According to Andrus, the new staff is letting players know what is expected of them: “They’re just laying a foundation right now and the big thing our new DC is preaching is takeaways, so that’ll be a big part of our game in the fall.”
Fellow redshirt senior tackle Odua Isabor misses seeing Tyler Manoa line up on his side of the ball. Manoa, a four-year defensive lineman, has been moved to right tackle.
“We have smart, NFL coaches and I definitely felt a business-like mentality when they got here, like we have a job to do and let’s go to work,” Isabor said. “Everyone is younger than me — it’s just me and Martin in that room as the older guys, but it’s fun. I haven’t gotten a chance to physically go up against Tyler yet, but I definitely felt him gone today. He’s taking things in stride, he’s very smart and switching to offense is a good opportunity for him.”
Two newcomers who have made an impact since arriving March 28 are twins: edge rushers Gabriel and Grayson Murphy. The redshirt junior transfers from North Texas combined for 26.5 tackles and 15.5 sacks last fall and at least one of them could earn a starting spot.
Redshirt senior defensive back Kenny Churchwell III is looking forward to the challenge of replacing safety Quentin Lake, who participated in the NFL scouting combine Scouting Combine in Indianapolis on March 6.
“Those are big shoes to fill, but I’m ready for this opportunity. … I bring energy, love and 100% effort,“ Churchwell said. “There are only 11 guys on the field and I try to be the best. I’m ready to go.”
McGovern, who has coached in the NFL for the Chicago Bears, New York Giants and Philadelphia Eagles, has made a strong first impression with veterans such as fifth-year strong safety Stephan Blaylock: “I like him a lot and it seems like he likes us too. He’s always talking to us individually or even as a group. He always encourages us to speak up if you see things out there that I don’t see.”
With Lincoln Riley taking over at USC, all eyes and interest will be on the Trojans whether or not UCLA coach Chip Kelly and the Bruins can keep up.
On Thursday, senior linebacker Caleb Johnson announced on Twitter he was entering the transfer portal, leaving the Bruins with two returning defensive starters, Blaylock and linebacker Bo Calvert.
“It’s a little shock when someone enters the portal,” Blaylock said. “Once you build a bond you want to keep the family together, but things happen, people leave and separate and at the end of the day he’s still going to be our brother.”
Cornerback Devin Kirkwood, a true sophomore, echoes Blaylock’s opinion of McGovern, who is taking over for Jerry Azzinaro, UCLA’s defensive coordinator under coach Chip Kelly since 2017.
“I love him,” Kirkwood said after practice Saturday morning. “I talk to him every day, he comes up to me and we crack jokes all the time and he helps me see the game in a lot of different ways than I normally do. He helps me understand why I should to press this way or why I shouldn’t. He teaches me to forget and keep playing hard. Sometimes I’m going to get a ball caught on me, but I want to win more than I lose.”
Former Oaks Christian running back Zach Charbonnet showcases in UCLA practice how much work he has done to improve on his strong 2021 season.
Though UCLA’s rush defense was stingy in 2021 (giving up 124.3 yards per game, second fewest in the Pac-12 behind Utah), the Bruins gave up 260.2 yards per game through the air — the most in the conference.
Embracing the leadership role is Mo Osling III, who has alternated between safety and cornerback during his career in Westwood, prolonged by COVID-19, and he promised his sixth season will be his last: “I never thought about leaving the program. I grew up here in L.A., it’s my hometown and I couldn’t leave my family. I have a lot of faith in the younger guys too. They’re in good hands.”
Wyoming cornerback Azizi Hearn transferred to UCLA in mid-January and already the fifth-year player from Oceanside High, who began his college career at Arizona, is well-respected by his teammates: “He and I are two different people, but I love him — he’s like a big brother to me,” Kirkwood said of Hearn. “Whenever I’m exhausted he always comes over to check up on me and make sure I’m straight.”

GIVEN RECORDS.
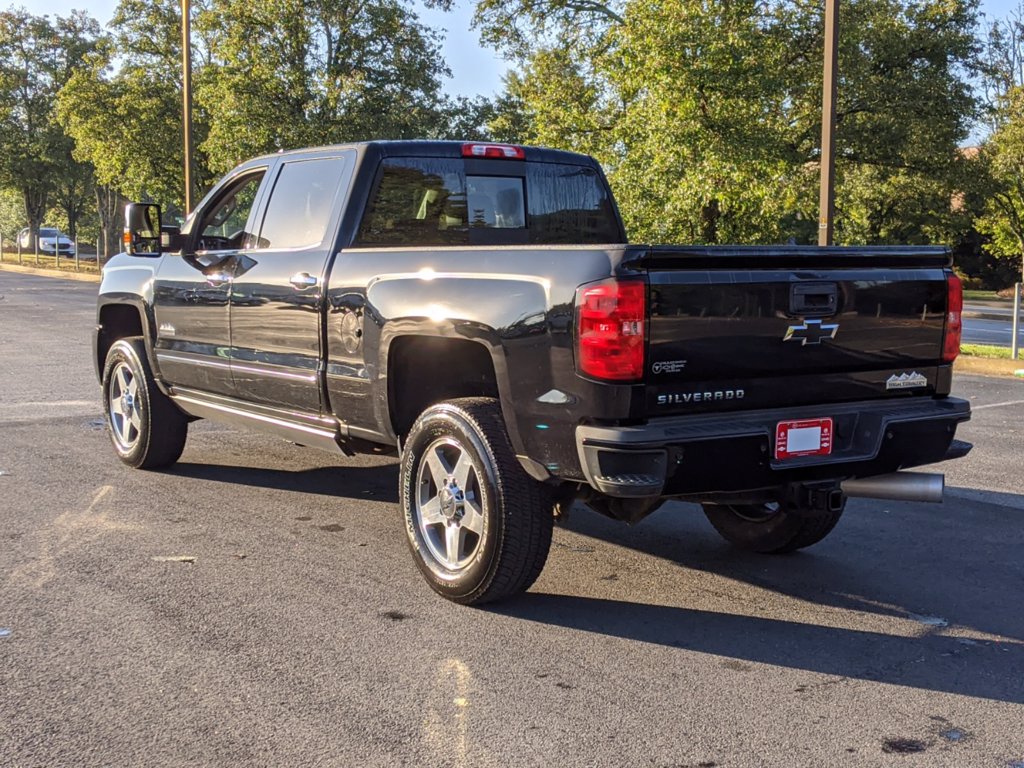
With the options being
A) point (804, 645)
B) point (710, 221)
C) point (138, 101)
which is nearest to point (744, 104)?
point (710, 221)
--
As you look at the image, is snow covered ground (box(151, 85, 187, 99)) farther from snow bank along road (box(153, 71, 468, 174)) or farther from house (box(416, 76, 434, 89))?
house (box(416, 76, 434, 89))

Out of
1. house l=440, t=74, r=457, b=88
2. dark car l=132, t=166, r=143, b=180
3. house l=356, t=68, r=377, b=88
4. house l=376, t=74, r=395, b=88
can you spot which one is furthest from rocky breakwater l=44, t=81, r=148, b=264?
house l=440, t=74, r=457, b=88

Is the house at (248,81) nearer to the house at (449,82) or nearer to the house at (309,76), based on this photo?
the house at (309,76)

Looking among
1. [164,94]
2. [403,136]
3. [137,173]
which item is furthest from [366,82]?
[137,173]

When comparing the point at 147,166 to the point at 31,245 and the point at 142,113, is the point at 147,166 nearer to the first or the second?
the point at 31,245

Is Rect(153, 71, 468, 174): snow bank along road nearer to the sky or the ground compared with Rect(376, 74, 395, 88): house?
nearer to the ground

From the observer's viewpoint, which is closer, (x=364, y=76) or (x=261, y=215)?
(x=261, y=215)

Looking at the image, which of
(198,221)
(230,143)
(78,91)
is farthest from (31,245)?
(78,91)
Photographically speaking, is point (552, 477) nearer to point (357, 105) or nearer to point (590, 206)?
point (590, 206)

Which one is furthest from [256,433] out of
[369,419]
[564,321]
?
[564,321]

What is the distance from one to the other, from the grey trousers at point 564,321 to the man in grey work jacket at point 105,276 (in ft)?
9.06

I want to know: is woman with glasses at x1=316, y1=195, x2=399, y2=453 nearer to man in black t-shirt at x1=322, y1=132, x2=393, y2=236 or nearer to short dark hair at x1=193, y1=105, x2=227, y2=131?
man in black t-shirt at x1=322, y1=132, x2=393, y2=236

ASSIGNMENT. In the text on UCLA football, which Pac-12 team allowed fewer rushing yards per game than UCLA in 2021?

THE ANSWER. Utah